Timeloop performs modeling, mapping and code-generation for tensor algebra workloads on various accelerator architectures.
https://timeloop.csail.mit.edu/
BSD 3-Clause "New" or "Revised" License
303 stars 99 forks source link

Further optimization of arch.yaml based on the optimal mapping in timeloop-mapper.stats.txt #245

Closed xpww closed 4 months ago

xpww commented 4 months ago

Hello!

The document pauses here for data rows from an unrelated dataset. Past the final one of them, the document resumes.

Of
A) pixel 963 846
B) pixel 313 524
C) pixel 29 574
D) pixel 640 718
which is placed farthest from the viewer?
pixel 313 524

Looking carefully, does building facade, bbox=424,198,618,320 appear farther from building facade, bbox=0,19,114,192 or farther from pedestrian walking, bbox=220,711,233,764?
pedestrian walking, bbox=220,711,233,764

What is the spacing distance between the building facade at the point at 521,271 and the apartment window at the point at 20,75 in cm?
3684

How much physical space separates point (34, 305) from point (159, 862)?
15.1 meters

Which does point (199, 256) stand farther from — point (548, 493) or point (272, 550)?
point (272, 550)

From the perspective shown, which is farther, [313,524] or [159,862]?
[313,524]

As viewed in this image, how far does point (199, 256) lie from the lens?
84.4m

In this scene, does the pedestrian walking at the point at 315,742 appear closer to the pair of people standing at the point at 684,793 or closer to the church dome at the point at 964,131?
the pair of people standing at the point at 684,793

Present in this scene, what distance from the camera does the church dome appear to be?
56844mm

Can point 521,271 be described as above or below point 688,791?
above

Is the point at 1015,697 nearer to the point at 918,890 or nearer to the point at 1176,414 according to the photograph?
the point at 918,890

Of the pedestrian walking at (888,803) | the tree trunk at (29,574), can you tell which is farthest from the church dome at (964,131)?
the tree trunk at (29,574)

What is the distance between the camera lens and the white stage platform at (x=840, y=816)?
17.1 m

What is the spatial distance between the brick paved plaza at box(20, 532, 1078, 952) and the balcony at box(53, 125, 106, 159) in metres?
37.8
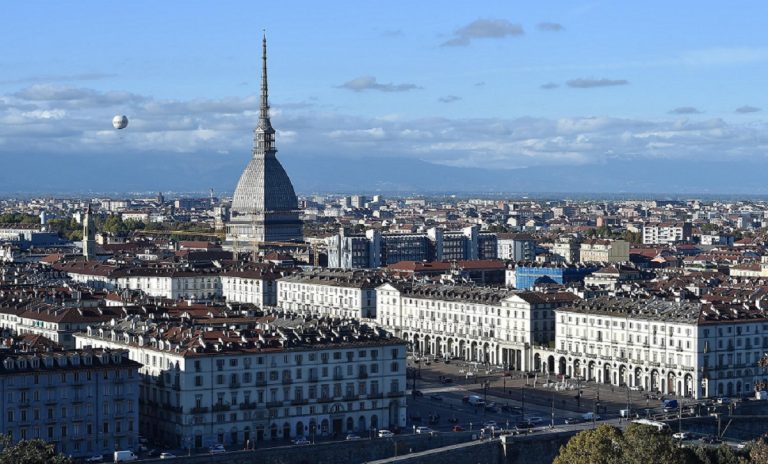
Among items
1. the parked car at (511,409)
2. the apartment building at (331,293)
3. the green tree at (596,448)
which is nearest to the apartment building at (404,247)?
the apartment building at (331,293)

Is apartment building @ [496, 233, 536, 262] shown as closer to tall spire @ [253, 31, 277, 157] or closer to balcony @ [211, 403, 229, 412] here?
tall spire @ [253, 31, 277, 157]

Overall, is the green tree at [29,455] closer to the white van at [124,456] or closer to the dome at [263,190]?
the white van at [124,456]

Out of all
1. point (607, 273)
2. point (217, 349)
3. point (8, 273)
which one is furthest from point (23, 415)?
point (607, 273)

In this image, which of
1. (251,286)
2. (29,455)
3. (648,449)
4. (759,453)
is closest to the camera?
(29,455)

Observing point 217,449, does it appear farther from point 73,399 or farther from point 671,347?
point 671,347

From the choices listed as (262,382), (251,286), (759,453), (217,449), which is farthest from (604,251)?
(759,453)

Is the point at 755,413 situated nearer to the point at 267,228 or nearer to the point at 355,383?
the point at 355,383
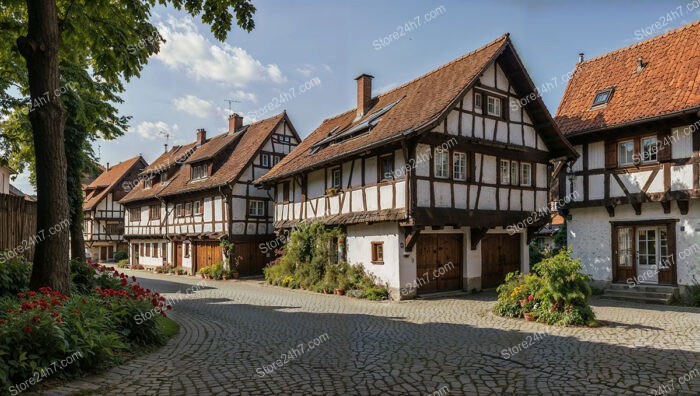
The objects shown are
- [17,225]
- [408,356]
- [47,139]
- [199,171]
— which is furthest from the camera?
[199,171]

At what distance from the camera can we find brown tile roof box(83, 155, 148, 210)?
4619 centimetres

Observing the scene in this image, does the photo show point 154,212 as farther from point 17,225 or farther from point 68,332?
point 68,332

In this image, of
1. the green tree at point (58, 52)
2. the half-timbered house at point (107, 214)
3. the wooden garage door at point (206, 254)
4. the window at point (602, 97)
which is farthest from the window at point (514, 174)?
the half-timbered house at point (107, 214)

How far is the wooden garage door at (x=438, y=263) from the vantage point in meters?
17.7

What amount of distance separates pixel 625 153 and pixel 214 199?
21547 millimetres

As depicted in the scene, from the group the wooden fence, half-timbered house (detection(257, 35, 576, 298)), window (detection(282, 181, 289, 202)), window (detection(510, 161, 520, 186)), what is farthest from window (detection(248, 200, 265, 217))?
window (detection(510, 161, 520, 186))

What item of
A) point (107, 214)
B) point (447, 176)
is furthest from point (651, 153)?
point (107, 214)

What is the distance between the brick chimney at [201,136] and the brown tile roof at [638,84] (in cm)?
2587

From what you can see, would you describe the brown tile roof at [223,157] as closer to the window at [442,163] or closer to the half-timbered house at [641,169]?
the window at [442,163]

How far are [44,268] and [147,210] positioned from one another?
29.2 m

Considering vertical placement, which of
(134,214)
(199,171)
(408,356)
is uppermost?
(199,171)

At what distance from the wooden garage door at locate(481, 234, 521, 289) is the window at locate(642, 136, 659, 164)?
5906 millimetres

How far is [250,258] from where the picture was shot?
28.0m

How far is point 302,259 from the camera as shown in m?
21.5
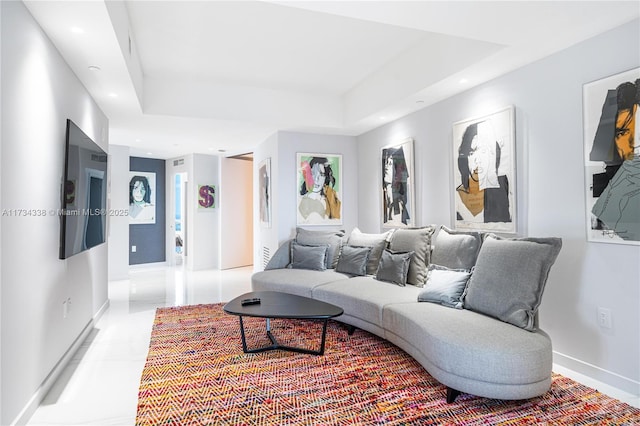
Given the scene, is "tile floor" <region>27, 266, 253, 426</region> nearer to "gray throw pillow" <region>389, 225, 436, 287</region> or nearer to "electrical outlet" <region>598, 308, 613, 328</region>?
"gray throw pillow" <region>389, 225, 436, 287</region>

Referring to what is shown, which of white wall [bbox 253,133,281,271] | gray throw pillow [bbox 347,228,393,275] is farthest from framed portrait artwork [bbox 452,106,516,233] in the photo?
white wall [bbox 253,133,281,271]

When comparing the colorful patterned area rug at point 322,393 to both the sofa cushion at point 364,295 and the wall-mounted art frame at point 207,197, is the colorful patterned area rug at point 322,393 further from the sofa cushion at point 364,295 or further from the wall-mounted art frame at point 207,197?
the wall-mounted art frame at point 207,197

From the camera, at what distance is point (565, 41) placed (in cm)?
278

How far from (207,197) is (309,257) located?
→ 4105 millimetres

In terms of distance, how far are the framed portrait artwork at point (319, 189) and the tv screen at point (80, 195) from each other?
2.64 meters

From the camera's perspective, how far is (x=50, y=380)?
8.61 feet

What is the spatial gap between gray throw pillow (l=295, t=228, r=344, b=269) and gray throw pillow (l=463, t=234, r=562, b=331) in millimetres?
2215

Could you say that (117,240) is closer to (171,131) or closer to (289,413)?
(171,131)

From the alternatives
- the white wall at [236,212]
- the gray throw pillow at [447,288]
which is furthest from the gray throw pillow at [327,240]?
the white wall at [236,212]

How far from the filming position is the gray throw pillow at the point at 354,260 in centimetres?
436

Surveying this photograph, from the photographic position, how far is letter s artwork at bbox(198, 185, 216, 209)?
321 inches

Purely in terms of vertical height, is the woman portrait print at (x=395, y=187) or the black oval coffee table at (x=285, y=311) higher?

I was recently studying the output files in timeloop-accelergy-exercises/workspace/exercises/01_accelergy_timeloop_2020_ispass/timeloop/06-mapper-convlayer-eyeriss, and I found that the timeloop-mapper.stats.txt in ref-output is for each The optimal mapping for spad exploration in a PE is as follows:

ifmap_spad [Inputs:8 (8)]
weights_spad [ Weights:32 (32) ]
--------------------------------
| for C in [0:8)

psum_spad [Outputs:4 (4)]
--------------------------
| for M in [0:4)
| << Compute >>

For example, the storage capacity constraints of ifmap_spad in eyeriss_like.yaml are as follows:

       name: ifmap_spad
       class: smartbuffer_RF
       attributes:
         depth: 12
         width: 16
         datawidth: 8
         read_bandwidth: 2
         write_bandwidth: 2

Does this mean that according to ifmap_spad [ Inputs:8 (8) ], I only need to change the depth of ifmap_spad from 12->8 and change the width from 16->8? That is, redundant registers are removed and the resource utilization of the accelerator can become less? Thanks!